Stated goal = Please format every line of the records below as a JSON list of strings, one string per line, and leave out blank lines.

Spatial questions about scenes:

····················

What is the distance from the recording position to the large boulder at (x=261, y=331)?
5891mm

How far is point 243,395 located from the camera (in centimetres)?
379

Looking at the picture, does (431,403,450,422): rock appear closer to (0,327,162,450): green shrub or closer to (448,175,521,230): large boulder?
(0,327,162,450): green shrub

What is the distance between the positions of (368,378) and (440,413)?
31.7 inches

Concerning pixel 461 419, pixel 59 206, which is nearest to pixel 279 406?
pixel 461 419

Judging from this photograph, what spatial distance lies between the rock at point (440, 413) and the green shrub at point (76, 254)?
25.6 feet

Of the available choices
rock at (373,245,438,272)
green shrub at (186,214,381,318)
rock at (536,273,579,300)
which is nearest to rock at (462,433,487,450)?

····················

Reply to the task =
[
  "What is the distance from the recording position to the large boulder at (x=261, y=331)?",
  "5891mm",
  "How far is point 243,395 located from the camera (in centimetres)?",
  "379",
  "Looking at the picture, does (431,403,450,422): rock appear closer to (0,327,162,450): green shrub or closer to (448,175,521,230): large boulder?",
  "(0,327,162,450): green shrub",
  "What is the distance between the positions of (368,378) and (440,413)?",
  "31.7 inches",
  "Concerning pixel 461 419, pixel 59 206, which is nearest to pixel 279 406?",
  "pixel 461 419",
  "Judging from this photograph, what spatial distance lies between the rock at point (440, 413) and the green shrub at point (76, 254)?",
  "25.6 feet",
  "Of the available choices",
  "rock at (373,245,438,272)",
  "green shrub at (186,214,381,318)",
  "rock at (536,273,579,300)",
  "which is nearest to rock at (462,433,487,450)?"
]